Made to Order

Three years of planning, two trips to Italy, a dozen sit-down tastings, and innumerable drafts. Writing a great menu takes more work than you might imagine.

While most of us think of a menu as a simple list of appetizers, entrées, and desserts, restaurateurs see a one-page business plan: the outline of their vision and a way to keep costs on track. That can mean all kinds of compromises. Industry veterans Michela Larson and Gary Sullivan discussed the first draft of the menu for Rocca, their new restaurant opening in the South End later this month, back in 2004. Since then, the menu has evolved to accommodate ingredient availability, chef Tom Fosnot’s style, and logistical realities. (Some dishes, no matter how tasty, just aren’t practical when you’re cooking for 200.) As you’ll see, there’s a reason for every item—and every price.

Rocca, 500 Harrison St., Boston, 617-451-5151,

1. Handrolled trofie with pesto, $10 The ingredients don’t cost much, but the dish itself is ultra-labor-intensive.
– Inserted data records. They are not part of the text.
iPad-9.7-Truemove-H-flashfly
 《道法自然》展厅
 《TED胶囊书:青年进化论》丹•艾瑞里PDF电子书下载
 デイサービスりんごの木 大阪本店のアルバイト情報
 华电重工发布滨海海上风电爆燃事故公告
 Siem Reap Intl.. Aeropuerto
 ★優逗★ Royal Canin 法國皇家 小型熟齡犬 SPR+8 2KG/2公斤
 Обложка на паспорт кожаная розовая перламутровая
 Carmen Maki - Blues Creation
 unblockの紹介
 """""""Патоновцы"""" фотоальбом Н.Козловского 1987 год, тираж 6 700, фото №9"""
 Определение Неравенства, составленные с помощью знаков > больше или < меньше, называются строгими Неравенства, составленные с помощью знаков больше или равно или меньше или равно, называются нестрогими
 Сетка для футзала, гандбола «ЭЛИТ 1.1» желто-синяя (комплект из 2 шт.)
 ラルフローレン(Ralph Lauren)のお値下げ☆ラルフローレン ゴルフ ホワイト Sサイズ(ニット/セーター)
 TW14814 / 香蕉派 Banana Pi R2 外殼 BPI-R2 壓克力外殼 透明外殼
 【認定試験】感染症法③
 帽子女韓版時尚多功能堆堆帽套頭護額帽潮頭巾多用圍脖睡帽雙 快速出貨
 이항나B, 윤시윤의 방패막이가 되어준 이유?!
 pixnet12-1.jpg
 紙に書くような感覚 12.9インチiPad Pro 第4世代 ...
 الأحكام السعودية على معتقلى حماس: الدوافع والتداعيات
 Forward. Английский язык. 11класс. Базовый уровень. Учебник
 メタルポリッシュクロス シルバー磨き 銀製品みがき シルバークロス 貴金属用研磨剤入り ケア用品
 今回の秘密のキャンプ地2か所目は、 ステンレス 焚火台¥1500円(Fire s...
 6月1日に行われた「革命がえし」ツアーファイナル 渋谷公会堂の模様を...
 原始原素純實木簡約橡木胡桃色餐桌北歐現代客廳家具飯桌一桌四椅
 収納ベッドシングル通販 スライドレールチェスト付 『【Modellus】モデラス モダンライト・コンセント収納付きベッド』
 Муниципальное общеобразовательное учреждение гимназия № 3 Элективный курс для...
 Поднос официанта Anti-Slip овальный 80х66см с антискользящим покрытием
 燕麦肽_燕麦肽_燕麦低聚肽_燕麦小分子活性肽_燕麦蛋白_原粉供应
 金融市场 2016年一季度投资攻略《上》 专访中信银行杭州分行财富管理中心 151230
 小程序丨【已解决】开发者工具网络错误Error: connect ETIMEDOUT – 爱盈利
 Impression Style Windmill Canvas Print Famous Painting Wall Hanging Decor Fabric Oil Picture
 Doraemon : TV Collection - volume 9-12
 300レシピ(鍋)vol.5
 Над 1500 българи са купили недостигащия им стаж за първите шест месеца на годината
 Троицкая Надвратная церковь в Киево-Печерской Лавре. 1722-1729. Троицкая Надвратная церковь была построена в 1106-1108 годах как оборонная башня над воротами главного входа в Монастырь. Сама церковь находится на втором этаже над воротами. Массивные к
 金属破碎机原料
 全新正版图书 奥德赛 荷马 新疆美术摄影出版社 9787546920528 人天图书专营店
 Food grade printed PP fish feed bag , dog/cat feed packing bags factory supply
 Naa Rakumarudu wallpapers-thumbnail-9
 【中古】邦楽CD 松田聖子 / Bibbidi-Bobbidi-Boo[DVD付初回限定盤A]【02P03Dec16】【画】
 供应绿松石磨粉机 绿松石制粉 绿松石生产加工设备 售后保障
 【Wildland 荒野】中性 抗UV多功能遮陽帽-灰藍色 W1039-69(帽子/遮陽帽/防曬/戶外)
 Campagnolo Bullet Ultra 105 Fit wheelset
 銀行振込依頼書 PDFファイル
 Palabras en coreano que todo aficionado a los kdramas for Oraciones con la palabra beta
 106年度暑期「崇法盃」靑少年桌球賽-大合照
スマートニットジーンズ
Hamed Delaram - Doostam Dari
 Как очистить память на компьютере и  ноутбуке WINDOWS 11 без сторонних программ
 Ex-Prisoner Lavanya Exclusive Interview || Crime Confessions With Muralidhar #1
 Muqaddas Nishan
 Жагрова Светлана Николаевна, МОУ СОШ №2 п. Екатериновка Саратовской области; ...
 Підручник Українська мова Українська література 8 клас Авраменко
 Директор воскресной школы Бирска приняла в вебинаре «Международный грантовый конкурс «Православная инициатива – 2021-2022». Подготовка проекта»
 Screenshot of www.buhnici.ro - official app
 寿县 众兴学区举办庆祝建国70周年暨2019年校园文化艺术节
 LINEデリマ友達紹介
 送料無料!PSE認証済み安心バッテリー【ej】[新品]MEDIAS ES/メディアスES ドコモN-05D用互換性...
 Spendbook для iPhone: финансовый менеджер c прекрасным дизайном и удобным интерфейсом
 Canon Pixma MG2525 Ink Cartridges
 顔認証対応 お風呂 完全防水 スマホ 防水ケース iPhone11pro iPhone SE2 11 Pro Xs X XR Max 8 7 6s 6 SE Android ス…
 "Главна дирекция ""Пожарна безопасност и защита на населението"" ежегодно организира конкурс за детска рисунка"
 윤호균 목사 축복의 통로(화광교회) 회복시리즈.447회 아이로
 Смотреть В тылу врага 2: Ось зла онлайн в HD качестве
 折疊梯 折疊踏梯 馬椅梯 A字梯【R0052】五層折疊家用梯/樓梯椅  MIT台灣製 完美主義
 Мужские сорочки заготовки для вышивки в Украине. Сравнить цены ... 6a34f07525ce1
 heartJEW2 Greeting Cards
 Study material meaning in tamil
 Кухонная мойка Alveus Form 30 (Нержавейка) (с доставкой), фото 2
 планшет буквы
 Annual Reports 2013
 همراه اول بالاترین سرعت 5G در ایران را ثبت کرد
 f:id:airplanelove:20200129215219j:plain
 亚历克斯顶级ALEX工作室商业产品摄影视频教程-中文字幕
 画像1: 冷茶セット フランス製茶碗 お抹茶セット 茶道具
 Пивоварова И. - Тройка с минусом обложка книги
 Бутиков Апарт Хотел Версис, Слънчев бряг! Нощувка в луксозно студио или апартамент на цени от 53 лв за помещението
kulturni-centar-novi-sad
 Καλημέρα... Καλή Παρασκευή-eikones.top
The pasta, just flour and water, is shaped by hand and the pesto made the old-fashioned way with a mortar and pestle, giving it a creamier texture. To keep prices down—and the chef sane—the team decided to serve a 3-ounce portion rather than the more common 5-ounce bowl. This also lets diners either make a light meal of the trofie or pair it with an entrée.

2. Farinata with caramelized onions, mushrooms, and sage, $7 During one trip to Italy, Larson and Sullivan fell in love with Liguria’s farinata, a flatbread made of chickpea flour that’s served as a snack, like focaccia. As soon as they tasted it, the pair purchased several of the round, heavy copper pans used to make the bread—and an extra suitcase to carry them home. At Rocca, farinata is upgraded from snack to appetizer, and accompanied by lightly dressed salad.

3. Corzetti with braised rabbit–red wine sauce, $14 They eat a lot of rabbit in Liguria. “It sounds great. And it tastes great. But here in Boston, it just doesn’t sell,” says chef Fosnot. To stay true to the regional cuisine, he braises rabbit in red wine to create a sauce for traditional corzetti, coin-size pasta stamped with a wooden mold. (Larson and Sullivan had their “Rocca” stamp handmade in the Ligurian town of Chiavari.)

4. Grilled hanger steak with Ligurian olive butter and rosemary fingerling potatoes, $24 “Rule of thumb for restaurants: You gotta have a steak,” says Sullivan. But steak presented some difficulties. First, it’s not a traditional food in Liguria, where stewed veal and beef cheeks are the staple proteins. And second, it’s not cheap, and the Rocca team had committed to a $25 ceiling. They solved the authenticity issue by preparing a steak with Ligurian ingredients: olives in a compound butter and roasted potatoes with lots of herbs. For price, they chose hanger steak, which goes for just $4.50 to $5.50 per pound, versus $17 to $18 for filet mignon and $6.95 to $7.95 for the more popular but less tender flank steak.

5. Veal involtini with mozzarella, prosciutto, and basil, $24 The classic Ligurian version calls for stuffing veal with bread crumbs, prosciutto, egg, and more veal, then braising it all in tomato sauce. Fosnot’s verdict: “It’s heavy, incredibly expensive to make, and you’d only think it was really good if you’d been in prison for a few years.” Fosnot’s solution: Pound the veal thin, stuff it with three simple ingredients, then serve it atop a bed of arugula.

6. Smashed almond bark with dark chocolate dipping sauce, $7 When Larson and Sullivan had this dessert at a smart restaurant in Milan, “it was so good we didn’t care whether it was from Liguria,” says Larson with a laugh. They had no recipe, though, so they had to enlist Fosnot’s wife, Ruth Anne Adams (formerly of Casablanca), to develop one for the crisp, meringuelike bark. The plate comes with enough to share—and a bowl of thick molten chocolate.